Lines of data:
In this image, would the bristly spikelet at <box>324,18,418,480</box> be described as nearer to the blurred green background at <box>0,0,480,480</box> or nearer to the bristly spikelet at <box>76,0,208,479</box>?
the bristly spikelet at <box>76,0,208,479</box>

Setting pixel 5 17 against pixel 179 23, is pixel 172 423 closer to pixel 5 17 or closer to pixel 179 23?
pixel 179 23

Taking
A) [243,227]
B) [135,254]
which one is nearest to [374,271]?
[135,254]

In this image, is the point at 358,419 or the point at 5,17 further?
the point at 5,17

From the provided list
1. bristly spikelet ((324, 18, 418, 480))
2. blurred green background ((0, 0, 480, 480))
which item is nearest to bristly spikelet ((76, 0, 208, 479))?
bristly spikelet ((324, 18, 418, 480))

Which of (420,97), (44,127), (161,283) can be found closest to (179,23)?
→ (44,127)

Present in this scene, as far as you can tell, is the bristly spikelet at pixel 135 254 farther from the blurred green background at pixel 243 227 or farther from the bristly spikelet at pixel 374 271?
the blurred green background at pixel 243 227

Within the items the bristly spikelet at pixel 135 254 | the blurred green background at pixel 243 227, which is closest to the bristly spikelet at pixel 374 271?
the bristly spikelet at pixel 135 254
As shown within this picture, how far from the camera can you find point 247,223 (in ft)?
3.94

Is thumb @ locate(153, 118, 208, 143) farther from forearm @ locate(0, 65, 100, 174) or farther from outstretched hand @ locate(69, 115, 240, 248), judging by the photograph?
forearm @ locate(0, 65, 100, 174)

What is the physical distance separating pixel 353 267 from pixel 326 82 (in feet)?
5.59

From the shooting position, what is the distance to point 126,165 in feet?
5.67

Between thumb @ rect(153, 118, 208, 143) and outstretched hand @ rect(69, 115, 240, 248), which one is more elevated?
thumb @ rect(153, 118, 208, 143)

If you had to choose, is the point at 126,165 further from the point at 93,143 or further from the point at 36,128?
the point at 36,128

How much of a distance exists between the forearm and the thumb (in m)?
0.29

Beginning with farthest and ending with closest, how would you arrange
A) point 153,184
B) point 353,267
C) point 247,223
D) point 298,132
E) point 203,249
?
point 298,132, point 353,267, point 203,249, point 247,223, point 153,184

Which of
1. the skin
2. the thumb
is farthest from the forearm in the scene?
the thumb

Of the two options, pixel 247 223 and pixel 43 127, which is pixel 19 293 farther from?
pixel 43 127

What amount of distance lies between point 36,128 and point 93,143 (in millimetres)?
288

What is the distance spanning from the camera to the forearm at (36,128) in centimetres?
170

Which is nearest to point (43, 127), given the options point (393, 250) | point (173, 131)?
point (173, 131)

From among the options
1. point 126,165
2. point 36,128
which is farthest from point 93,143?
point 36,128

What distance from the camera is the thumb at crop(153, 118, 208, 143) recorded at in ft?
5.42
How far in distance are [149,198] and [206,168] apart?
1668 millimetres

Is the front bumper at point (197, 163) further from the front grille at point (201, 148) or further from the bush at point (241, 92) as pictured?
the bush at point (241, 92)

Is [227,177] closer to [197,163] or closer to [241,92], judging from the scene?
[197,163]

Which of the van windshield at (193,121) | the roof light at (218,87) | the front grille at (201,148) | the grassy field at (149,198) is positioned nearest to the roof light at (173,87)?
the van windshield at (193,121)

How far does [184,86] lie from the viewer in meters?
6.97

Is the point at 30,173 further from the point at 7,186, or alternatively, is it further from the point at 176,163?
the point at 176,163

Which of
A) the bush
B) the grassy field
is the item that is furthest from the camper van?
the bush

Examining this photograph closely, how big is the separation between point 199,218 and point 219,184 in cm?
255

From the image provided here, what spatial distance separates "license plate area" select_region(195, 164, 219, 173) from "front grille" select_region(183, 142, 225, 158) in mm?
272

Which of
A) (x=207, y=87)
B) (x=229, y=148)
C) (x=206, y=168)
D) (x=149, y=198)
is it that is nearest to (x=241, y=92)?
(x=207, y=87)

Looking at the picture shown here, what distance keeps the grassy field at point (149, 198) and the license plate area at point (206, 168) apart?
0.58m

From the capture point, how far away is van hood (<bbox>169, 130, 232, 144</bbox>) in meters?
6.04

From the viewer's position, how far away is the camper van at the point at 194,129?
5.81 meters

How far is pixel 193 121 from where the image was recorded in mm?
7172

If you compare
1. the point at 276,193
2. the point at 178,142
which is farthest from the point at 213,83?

> _EXERCISE DESCRIPTION_
Reproduce the material precisely, including every line.

> _WORKED SOLUTION_
In this image, would the bristly spikelet at <box>324,18,418,480</box> be described as nearer to the blurred green background at <box>0,0,480,480</box> or nearer to the bristly spikelet at <box>76,0,208,479</box>?
the bristly spikelet at <box>76,0,208,479</box>

Setting pixel 5 17 against pixel 179 23, is pixel 172 423 closer to pixel 5 17 or closer to pixel 179 23?
pixel 179 23

Taking
A) [243,227]
B) [135,254]
which one is nearest to [374,271]?
[135,254]

In this image, is the point at 358,419 or the point at 5,17 further?
the point at 5,17

From the provided list
1. bristly spikelet ((324, 18, 418, 480))
2. blurred green background ((0, 0, 480, 480))
which item is nearest to bristly spikelet ((76, 0, 208, 479))?
bristly spikelet ((324, 18, 418, 480))

Which of (420,97), (44,127), (161,283) can be found closest to (179,23)?
→ (44,127)

Present in this scene, as far as you can tell, is the bristly spikelet at pixel 135 254 farther from the blurred green background at pixel 243 227 or farther from the bristly spikelet at pixel 374 271?
the blurred green background at pixel 243 227

Within the items the bristly spikelet at pixel 135 254 | the blurred green background at pixel 243 227, which is closest to the bristly spikelet at pixel 374 271?
the bristly spikelet at pixel 135 254
As shown within this picture, how far from the camera can you find point 247,223 (in ft)?
3.94

Is thumb @ locate(153, 118, 208, 143) farther from forearm @ locate(0, 65, 100, 174) or farther from outstretched hand @ locate(69, 115, 240, 248), judging by the photograph?
forearm @ locate(0, 65, 100, 174)

What is the physical distance separating pixel 353 267 from pixel 326 82 (in feet)?
5.59

From the shooting position, what is the distance to point 126,165 in feet?
5.67

Between thumb @ rect(153, 118, 208, 143) and outstretched hand @ rect(69, 115, 240, 248), which one is more elevated?
thumb @ rect(153, 118, 208, 143)

If you had to choose, is the point at 126,165 further from the point at 93,143 or further from the point at 36,128?
the point at 36,128

How much of a distance exists between the forearm and the thumb (in m)?
0.29

Beginning with farthest and ending with closest, how would you arrange
A) point 153,184
B) point 353,267
C) point 247,223
D) point 298,132
E) point 203,249
?
point 298,132, point 353,267, point 203,249, point 247,223, point 153,184

Which of
1. the skin
2. the thumb
is farthest from the forearm in the scene?
the thumb

Of the two options, pixel 247 223 and pixel 43 127, which is pixel 19 293 farther from?
pixel 43 127

What amount of distance lies between point 36,128 and point 93,143 (in millimetres)?
288

What is the distance spanning from the camera to the forearm at (36,128) in centimetres?
170

Which is nearest to point (43, 127), given the options point (393, 250) | point (173, 131)?
point (173, 131)

From among the options
1. point 126,165
2. point 36,128
which is farthest from point 93,143?
point 36,128

What distance from the camera is the thumb at crop(153, 118, 208, 143) recorded at in ft?
5.42
How far in distance are [149,198] and [206,168] apart?
1668 millimetres

Is the front bumper at point (197, 163) further from the front grille at point (201, 148) or further from the bush at point (241, 92) as pictured?
the bush at point (241, 92)

Is [227,177] closer to [197,163] or closer to [241,92], judging from the scene?
[197,163]

Which of the van windshield at (193,121) | the roof light at (218,87) | the front grille at (201,148) | the grassy field at (149,198) is positioned nearest to the roof light at (173,87)?
the van windshield at (193,121)

How far does [184,86] lie from the viewer in meters?
6.97

Is the point at 30,173 further from the point at 7,186, or alternatively, is it further from the point at 176,163?
the point at 176,163

Which of
A) the bush
B) the grassy field
is the item that is furthest from the camper van?
the bush

Examining this photograph closely, how big is the separation between point 199,218 and point 219,184 in cm?
255

From the image provided here, what spatial distance separates "license plate area" select_region(195, 164, 219, 173) from "front grille" select_region(183, 142, 225, 158) in mm?
272

Which of
A) (x=207, y=87)
B) (x=229, y=148)
C) (x=206, y=168)
D) (x=149, y=198)
is it that is nearest to (x=241, y=92)?
(x=207, y=87)

Looking at the picture shown here, what distance keeps the grassy field at point (149, 198) and the license plate area at point (206, 168) apart?
0.58m

From the capture point, how far away is van hood (<bbox>169, 130, 232, 144</bbox>) in meters?
6.04

From the viewer's position, how far away is the camper van at the point at 194,129?
5.81 meters

How far is pixel 193 121 from where the image was recorded in mm?
7172

If you compare
1. the point at 276,193
2. the point at 178,142
which is farthest from the point at 213,83?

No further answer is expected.